Job: Copy the material from the line containing "How big is the" through the end, both included and requests and all, but multiply each distance in the answers by 1.05, rounding it to the same number of decimals it had with halves rounded up. Leave every number in the requests unchanged.

··· The records

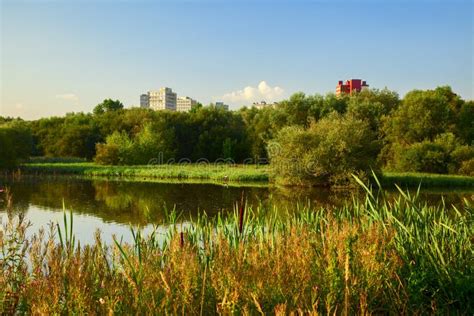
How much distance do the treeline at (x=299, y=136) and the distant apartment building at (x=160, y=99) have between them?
102 meters

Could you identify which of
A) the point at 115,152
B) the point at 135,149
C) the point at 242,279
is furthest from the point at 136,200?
the point at 135,149

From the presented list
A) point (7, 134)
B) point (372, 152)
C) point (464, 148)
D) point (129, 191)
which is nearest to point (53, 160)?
point (7, 134)

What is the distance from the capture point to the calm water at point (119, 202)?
14741 mm

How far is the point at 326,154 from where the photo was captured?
1153 inches

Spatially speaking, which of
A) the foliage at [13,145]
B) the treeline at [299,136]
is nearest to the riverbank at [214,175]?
the foliage at [13,145]

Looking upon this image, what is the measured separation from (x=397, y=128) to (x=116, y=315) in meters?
41.1

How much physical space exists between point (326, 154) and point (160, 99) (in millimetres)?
142903

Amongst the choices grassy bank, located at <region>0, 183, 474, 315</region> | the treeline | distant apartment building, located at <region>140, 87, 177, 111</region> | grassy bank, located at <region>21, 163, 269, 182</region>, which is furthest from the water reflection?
distant apartment building, located at <region>140, 87, 177, 111</region>

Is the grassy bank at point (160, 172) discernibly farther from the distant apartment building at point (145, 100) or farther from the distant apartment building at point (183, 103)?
the distant apartment building at point (183, 103)

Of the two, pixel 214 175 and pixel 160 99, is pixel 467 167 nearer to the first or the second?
pixel 214 175

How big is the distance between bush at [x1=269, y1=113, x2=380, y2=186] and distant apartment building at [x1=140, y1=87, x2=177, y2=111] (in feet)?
446

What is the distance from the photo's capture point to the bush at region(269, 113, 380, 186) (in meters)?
29.3

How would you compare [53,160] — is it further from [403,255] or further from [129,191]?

······

Answer to the task:
How big is the distance between bush at [x1=269, y1=113, x2=380, y2=186] and distant apartment building at [x1=140, y1=87, x2=177, y2=111] (in feet)?
468

What is the distance from the photo's capture point to the bush at region(269, 113, 380, 186) (in meters)?
30.8

How would you compare [53,160] — is it further from [403,255] or further from [129,191]?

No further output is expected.